Paradójicamente los pistoleros ultras habían conseguido justo lo contrario de lo que deseaban. Por añadidura, el 11 de febrero Oriol y Villaescusa fueron liberados por las FCSE, lo que supuso un sonoro fiasco para los GRAPO. Según ‘El voto ignorado de las armas’, de Xavier Casals, «la violencia política (…), salvo en el caso de ETA, se volvió contra sus promotores y actores, contribuyendo a su derrota».
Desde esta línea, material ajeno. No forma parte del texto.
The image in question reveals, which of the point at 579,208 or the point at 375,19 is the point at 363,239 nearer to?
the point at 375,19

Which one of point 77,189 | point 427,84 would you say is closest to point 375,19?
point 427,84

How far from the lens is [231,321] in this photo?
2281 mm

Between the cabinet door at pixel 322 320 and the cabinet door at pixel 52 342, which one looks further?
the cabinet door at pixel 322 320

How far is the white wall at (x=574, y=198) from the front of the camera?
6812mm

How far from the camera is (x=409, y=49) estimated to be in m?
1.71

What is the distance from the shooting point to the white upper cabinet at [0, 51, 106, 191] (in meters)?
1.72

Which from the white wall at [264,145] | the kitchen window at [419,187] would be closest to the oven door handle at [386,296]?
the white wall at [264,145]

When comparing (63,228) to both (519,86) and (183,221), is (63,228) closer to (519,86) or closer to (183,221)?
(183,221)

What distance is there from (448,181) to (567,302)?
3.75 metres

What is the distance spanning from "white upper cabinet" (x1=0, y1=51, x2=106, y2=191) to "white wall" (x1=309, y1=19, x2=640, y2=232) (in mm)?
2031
La nonata democracia superó la tormenta de enero de 1977, pero en los siguientes años aún tuvo que enfrentarse a otros peligros: las tramas golpistas en las que participaban los sectores más nostálgicos de las FCSE y del Ejército, así como el terrorismo de las distintas ramas de ETA, que causaron más de trescientas víctimas mortales. Durante aquellos ‘años de plomo’ la banda más sanguinaria, ETA militar, se dedicó al asesinato de policías y militares con el fin de soliviantar a sus mandos y hacer creíble la amenaza involucionista. Los terroristas esperaban que, con tal de evitar un golpe de Estado, el Gobierno acabaría cediendo a sus demandas. ETA calculó mal, como quedó demostrado el 23-F. Ahora bien, el teniente coronel Antonio Tejero y el resto de conspiradores también fracasaron en su empeño de resucitar el franquismo.
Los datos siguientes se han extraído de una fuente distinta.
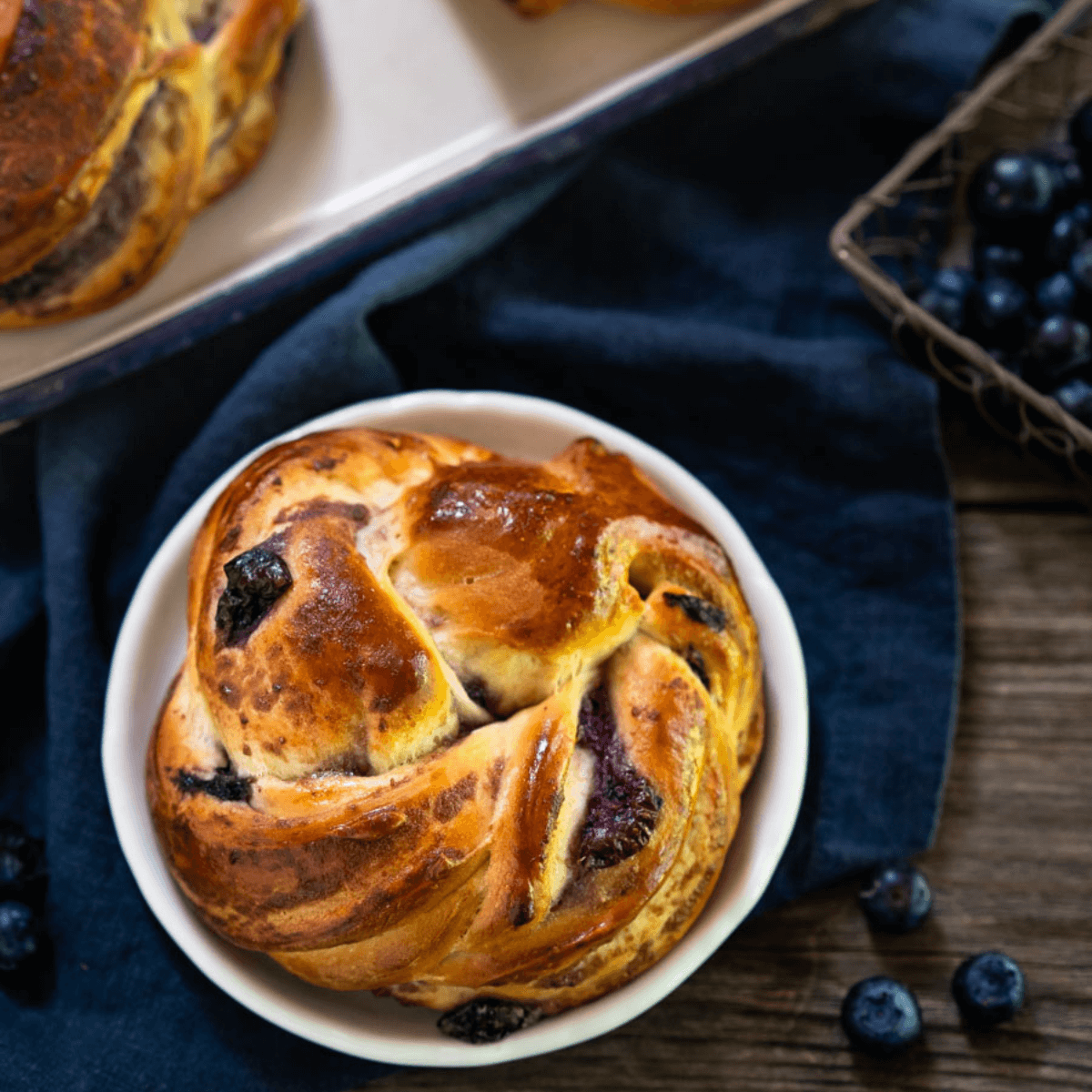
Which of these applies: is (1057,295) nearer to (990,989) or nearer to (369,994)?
(990,989)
Reaccionarios y terroristas de toda índole compartían su fanatismo, su intransigencia, su pretensión de ser los únicos intérpretes de la voluntad del pueblo, su odio al sistema parlamentario, su desprecio por la vida humana y su fe en la fuerza bruta. La violencia condicionó la Transición, que fue un periodo convulso, contradictorio y a veces desilusionante y marcado por injusticias, como el olvido en el que cayeron las cerca de quinientas personas asesinadas por el terrorismo. Y los historiadores debemos señalar las sombras del proceso. Ahora bien, también sus luces. Demonizar la Transición es caer en el mismo error de quienes han tenido la tentación de idealizarla: hacer una lectura simplista, parcial e incluso militante del pasado. Tal interpretación supondría olvidar que, pese a todo (la crisis, los excesos policiales, los golpistas, los terroristas, etc.), el barco acabó llegando a puerto seguro. Pero en enero de 1977 era imposible prever que el viaje iba a culminar con éxito: pudo haberse hundido entonces o el 23-F. De haber ocurrido, nuestra historia reciente habría sido mucho peor. Es algo que convendría recordar en este año plagado de aniversarios.